Władcy czasu to trzecia, ostatnia już część Trylogii Białego Miasta. Po ogromnym powodzeniu dwóch poprzednich części, trzecia jest mistrzostwem, najwyższym kunsztem Eve de Urturi. Ta lektura jest również przepełniona baskijskim klimatem i atmosferą obecnej Vitorii, ale odczuwa się również ducha czasu z dwunastego wieku.
Cała fabuła dzieje się na dwóch biegunach czasowych, obecnie oraz w XII stuleciu. Zaszłe wydarzenia były inspiracją dla nieznanego autora do napisania powieści historycznej Władcy czasu. Powieść zdobywa wielkie uznanie i wchodzi na listę bestsellerów. We współczesnej Vitorii popełniane są zbrodnie, które są opisane w powieści, a które jednocześnie miały miejsce w średniowiecznej Vitorii. Schemat zbrodni jest identyczny: ofiara otruta proszkiem z hiszpańskiej muchy, kolejne ofiary zamurowane zostały żywcem, a następna zatopiona w beczce ze zwierzętami. Każda morderstwo ma swoją określoną symbolikę, której rozszyfrowaniem zajmuje się oczywiście najlepszy profiler Kraken. Prowadzone dochodzenie doprowadzi policjanta do wieży Nograro, zamieszkałej przez dziedzica rodu. A na dodatek Estíbaliz zakocha się w podejrzanym, który cierpi na rozdwojenie jaźni. Czy górę wezmą emocje czy wykonywanie obowiązków przez stróżów prawa? Gdzie są granice i kto je wyznacza, czy można je bezkarnie przekraczać?

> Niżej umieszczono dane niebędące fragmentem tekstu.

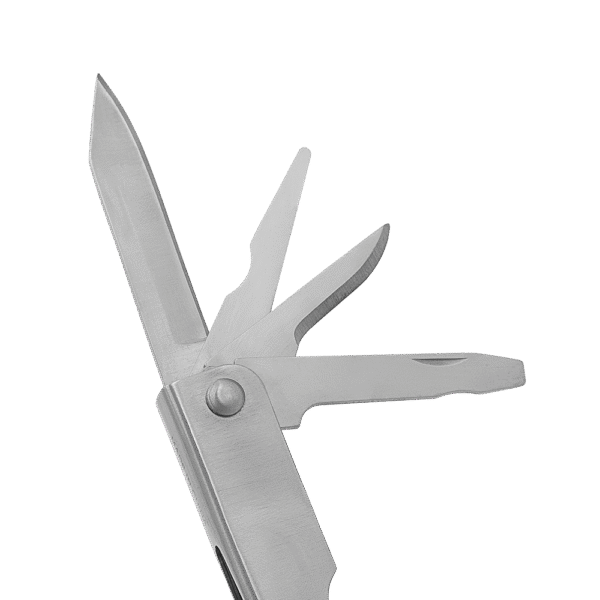 Zenport 13020 Multi-Tool with Nylon Sheath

Eva Garcia stanęła na wyżynach światowego pisarstwa i jeszcze wyżej podniosła poprzeczkę. Trudno jest ją doścignąć, nawet myślę, że to prawie niemożliwe. Świetna i spójna kompozycja, przemyślana w każdym detalu, znakomity i efektowny pomysł na fabułę, zasługujący na wielki ukłon. Autorka miota czytelnikiem od pierwszych stron, prowokuje, zmusza do ciągłego gonienia. Wydawać się może, że zabójcą może być prawie każdy, kto pojawia się blisko dochodzenia. Jednak niespodziewanie pojawiają się nowe wątki i okoliczności, które burzą nasz porządek i utarty szlak dochodzenia do sprawcy, i znów jesteśmy na samych początku drogi. Oczywiście, że typowałam zabójcę, ale w miarę mijania kolejnych stron moje typy ewaluowały, zresztą jak cała fabuła. Nie łatwo w natłoku tajemnych wydarzeń odkryć sprawcę. Autorka czyniła wszystko, aby nie był znany do końca lektury. I udało się, ostatnie wytchnienia tej powieści są niesamowite, emocje sięgają zenitu i nie sposób nad nimi zapanować. Trzeba być nie lada wytrawnym graczem, aby nie dać się zmanipulować i zachować resztki zdrowego rozsądku. Znakomita i ekscytująca. Trącająca o najwyższe wcielenie skrajnych i wyczerpujących emocji. Tempo akcji nie zwalnia ani na chwilę, wręcz przeciwnie, z każdą stroną przyśpiesza coraz bardziej, nie sposób wyobrazić sobie, jaki będzie finał tej jazdy. Strach się bać.
Perfekcyjnie ukształtowani bohaterowie, każdy jest nieodzownym elementem całego pomysłu, brak któregokolwiek z nich odczuwałoby się od razu. Każdy wnosi cegiełkę do powieści i z tego został zbudowany mur oddzielający tę współczesną Vitorię od tej nam nieznanej, średniowiecznej. Powieść prowokuje czytelnika do uzewnętrzniania swoich wrażeń, z nimi nie sposób borykać się samemu, je trzeba wyrzucić i pozwolić swojemu umysłowi na chwilowe wytchnienie.
Nie pamiętam tak dobrej i ekscytującej lektury, cały cykl to arcydzieło w każdym elemencie. Fabuła, bohaterowie, baskijski klimat i atmosfera, zbrodnia i kara, walka i troska o rodzinę, i oczywiście miłość. Czy jeszcze czegoś tutaj zabrakło? Chyba tylko chwili spokoju, aby spokojnie tropić mordercę i wniknąć w jego zbrodniczy umysł, i spróbować odpowiedzieć na pytanie: dlaczego posunął się do tak okrutnych zbrodni, czym się tak zafascynował, że chciał zostać niezapomniany, jakie motywy i pobudki nim kierowały?
Ta powieść rozbudza apetyt, który rośnie w miarę czytania. I o dziwo, nic nie wskazuje na to, aby zostać poskromiony. Jestem pewna, że ten cykl podbije serca czytelników na całym świecie, nie wyobrażam sobie, aby mogło być inaczej.
Ostrzegam, nie odłożycie, zanim nie poznacie zakończenia!